Sarkozy en première ligne pour juguler les risques de contagion

Le président français Nicolas Sarkozy se retrouve en première ligne pour tenter d'éviter la contagion de la crise grecque, la chancelière allemande étant sujette aux critiques de ses pairs et les responsables des institutions européennes relégués au second plan.

(afp) - Nicolas Sarkozy a joué vendredi les pompiers avant le sommet extraordinaire de la zone euro à Bruxelles, alors que la chancelière allemande Angela Merkel semble avoir heurté certains dirigeants européens en raison de sa réticence initiale à vouloir aider la Grèce.

Le Parlement allemand a finalement donné son feu vert à l'aide à la Grèce vendredi.

"On joue avec le feu. Il en va de la stabilité de la zone euro, il s'agit d'éviter la faillite de la Grèce. On a perdu trois mois à cause des tergiversations de Mme Merkel", a déploré un diplomate européen de haut rang.

Avant la réunion, le chef de l'Etat français a enchaîné les rencontres bilatérales. Il a rencontré en tête-à-tête les chefs de gouvernement espagnol et portugais, José Luis Zapatero et José Socrates, dont les pays sont dans le collimateur des marchés en raison de leur déficit élevé.
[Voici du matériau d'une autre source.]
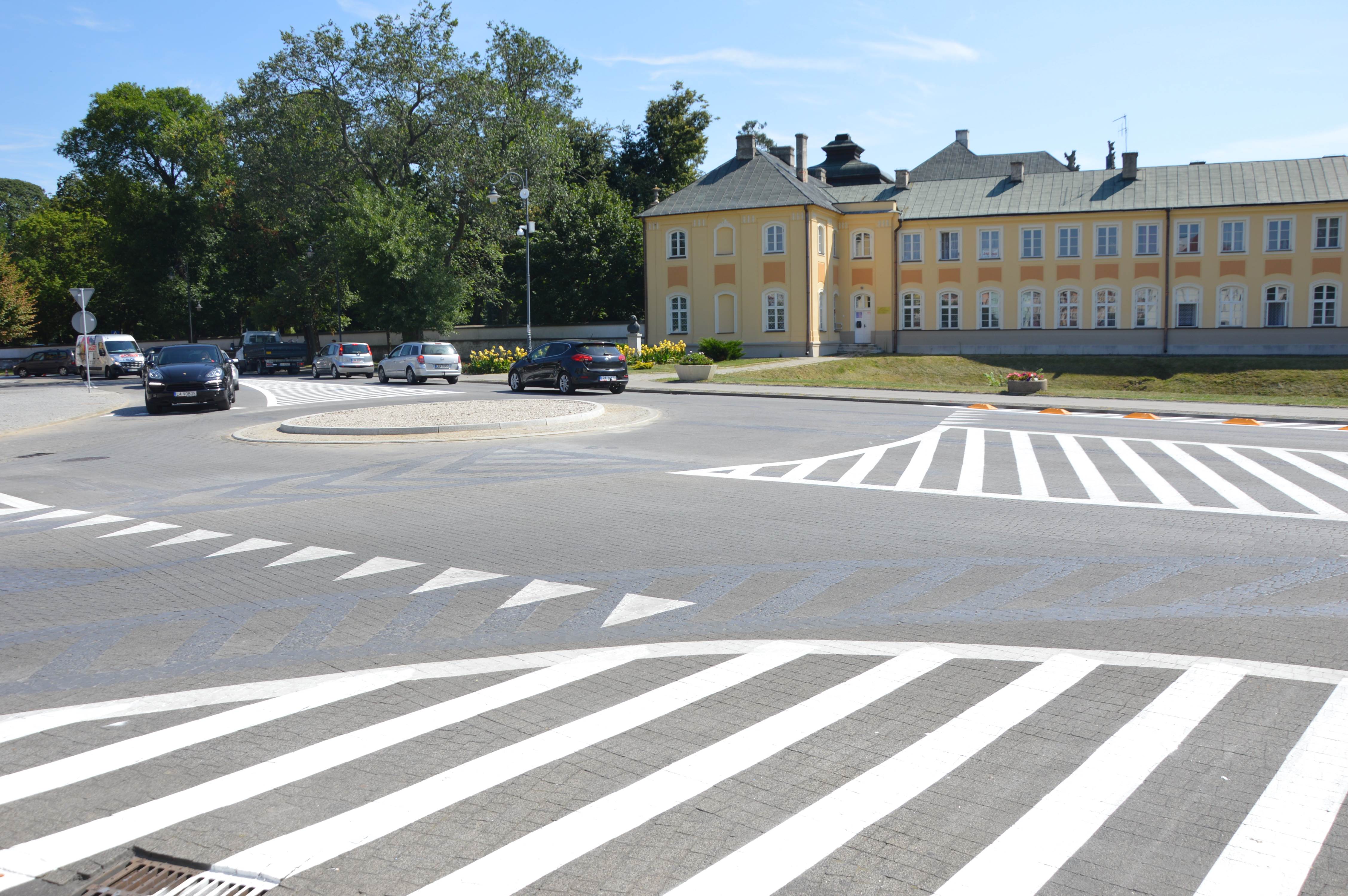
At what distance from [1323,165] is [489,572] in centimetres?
5660

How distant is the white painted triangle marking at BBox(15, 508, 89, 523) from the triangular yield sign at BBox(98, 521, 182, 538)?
1.32m

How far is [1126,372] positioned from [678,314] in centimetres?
2256

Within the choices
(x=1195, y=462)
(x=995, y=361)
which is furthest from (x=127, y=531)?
(x=995, y=361)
Le président français s'est également entretenu avec le Premier ministre italien Silvio Berlusconi.

L'activisme du président français a contrasté avec la relative discrétion du président de l'Union européenne Herman Van Rompuy, à qui ce rôle est en principe dévolu, et celui de la Commission européenne, José Manuel Barroso, depuis le début de la crise.

"La zone euro manque de leadership, il faut donc resserrer les liens, trouver les moyens d'une meilleure organisation", déplore un autre diplomate européen.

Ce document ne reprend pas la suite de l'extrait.